AIエージェントが呼び出しやすいコマンド体系になっている点が、公式ツールとの差別化ポイント。


比較表

観点gws(Google公式)gogcli(steipete氏OSS)
メンテナンスGoogle Workspace チーム個人開発者 + コミュニティ
API追従最速。公式なので当然API変更時にラグが生じうる
認証OAuth 2.0 / サービスアカウントOAuth 2.0
出力形式JSON / テーブルJSON / 人間向けテキスト
AI連携汎用的AIエージェントとの連携を意識
ドキュメント公式ドキュメント充実README + 実例ベース
成熟度リリース直後(2026-03-03)先行して運用実績あり
ライセンスApache 2.0MIT

現時点での使い分け

gws を選ぶ場面

  • Google API の全機能を使いたいとき
  • サービスアカウント認証が必要なとき(組織管理系の操作)
  • 長期的なメンテナンス保証が欲しいとき

gogcli を続ける場面

  • Claude Code のツールチェインに組み込んでいて、切り替えコストが見合わないとき
  • AI エージェントから呼びやすいコマンド体系を重視するとき
  • 今の運用で困っていないとき

移行の判断

手が止まった。gogcli で不満があるわけではない。メールの検索もカレンダーの取得も、今のワークフローで回っている。

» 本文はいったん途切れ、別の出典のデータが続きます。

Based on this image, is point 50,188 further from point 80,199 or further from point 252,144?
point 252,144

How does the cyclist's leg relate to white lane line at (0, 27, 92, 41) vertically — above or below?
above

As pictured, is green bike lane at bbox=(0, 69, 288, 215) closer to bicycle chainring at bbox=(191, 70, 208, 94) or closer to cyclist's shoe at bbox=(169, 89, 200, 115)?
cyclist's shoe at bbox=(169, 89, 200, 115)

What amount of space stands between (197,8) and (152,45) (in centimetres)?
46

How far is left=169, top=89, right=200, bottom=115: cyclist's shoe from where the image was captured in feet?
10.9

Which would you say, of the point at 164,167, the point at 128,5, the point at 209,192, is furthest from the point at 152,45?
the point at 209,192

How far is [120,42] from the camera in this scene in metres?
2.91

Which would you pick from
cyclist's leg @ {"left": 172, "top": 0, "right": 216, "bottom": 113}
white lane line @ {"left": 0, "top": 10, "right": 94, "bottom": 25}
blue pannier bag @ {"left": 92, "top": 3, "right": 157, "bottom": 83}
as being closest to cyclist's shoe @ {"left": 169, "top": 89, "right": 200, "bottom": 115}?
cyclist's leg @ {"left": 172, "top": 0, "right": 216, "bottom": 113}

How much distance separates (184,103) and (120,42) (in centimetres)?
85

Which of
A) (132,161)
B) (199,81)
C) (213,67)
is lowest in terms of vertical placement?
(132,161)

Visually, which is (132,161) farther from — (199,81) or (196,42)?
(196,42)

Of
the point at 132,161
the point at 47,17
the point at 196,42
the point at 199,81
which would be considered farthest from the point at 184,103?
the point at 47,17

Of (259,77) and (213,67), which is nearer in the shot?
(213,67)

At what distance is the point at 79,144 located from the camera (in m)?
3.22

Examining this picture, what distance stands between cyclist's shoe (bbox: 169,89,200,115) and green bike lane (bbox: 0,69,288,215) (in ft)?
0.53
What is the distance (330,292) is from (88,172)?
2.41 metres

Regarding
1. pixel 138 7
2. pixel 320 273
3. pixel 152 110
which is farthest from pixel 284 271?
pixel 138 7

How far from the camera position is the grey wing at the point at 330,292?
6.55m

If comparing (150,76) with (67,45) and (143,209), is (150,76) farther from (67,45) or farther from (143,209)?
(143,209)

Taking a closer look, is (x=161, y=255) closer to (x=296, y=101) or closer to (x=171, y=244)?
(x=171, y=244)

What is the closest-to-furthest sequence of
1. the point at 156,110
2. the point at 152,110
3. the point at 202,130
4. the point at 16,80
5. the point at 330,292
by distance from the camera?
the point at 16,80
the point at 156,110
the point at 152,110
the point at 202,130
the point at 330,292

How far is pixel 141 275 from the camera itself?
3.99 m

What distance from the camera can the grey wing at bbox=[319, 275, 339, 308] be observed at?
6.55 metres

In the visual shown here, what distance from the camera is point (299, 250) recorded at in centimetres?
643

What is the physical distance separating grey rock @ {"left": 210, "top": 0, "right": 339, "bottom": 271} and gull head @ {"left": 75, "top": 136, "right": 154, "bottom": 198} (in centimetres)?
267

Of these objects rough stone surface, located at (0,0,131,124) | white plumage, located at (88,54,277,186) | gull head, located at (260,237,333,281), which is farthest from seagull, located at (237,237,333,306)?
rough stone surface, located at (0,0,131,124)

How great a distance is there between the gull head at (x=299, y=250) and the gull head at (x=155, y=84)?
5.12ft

ただ、公式ツールが出た以上、API追従の確実性は gws に軍配が上がる。Google が認証フローを変えたり、API のバージョンを切ったりしたとき、公式は壊れない。OSSは壊れうる。

当面の方針: gogcli を使い続けつつ、gws を手元にインストールして並行で試す。gogcli で API エラーが出始めたら、そのタイミングで移行する。


振り返り

Google が公式 CLI を出してきた。ターミナルからの Workspace 操作を、Google 自身が「サポートする」と宣言した形になる。AI エージェントが API を叩く場面が増え、GUI よりも CLI のほうが自動化に組み込みやすいことに、Google も気づいたのだろう。

steipete 氏の gogcli は、公式が存在しない時期に穴を埋めた。公式が出たからといって gogcli の価値が消えるわけではなく、AI エージェントが直接呼びやすいコマンド設計は引き続き参考になる。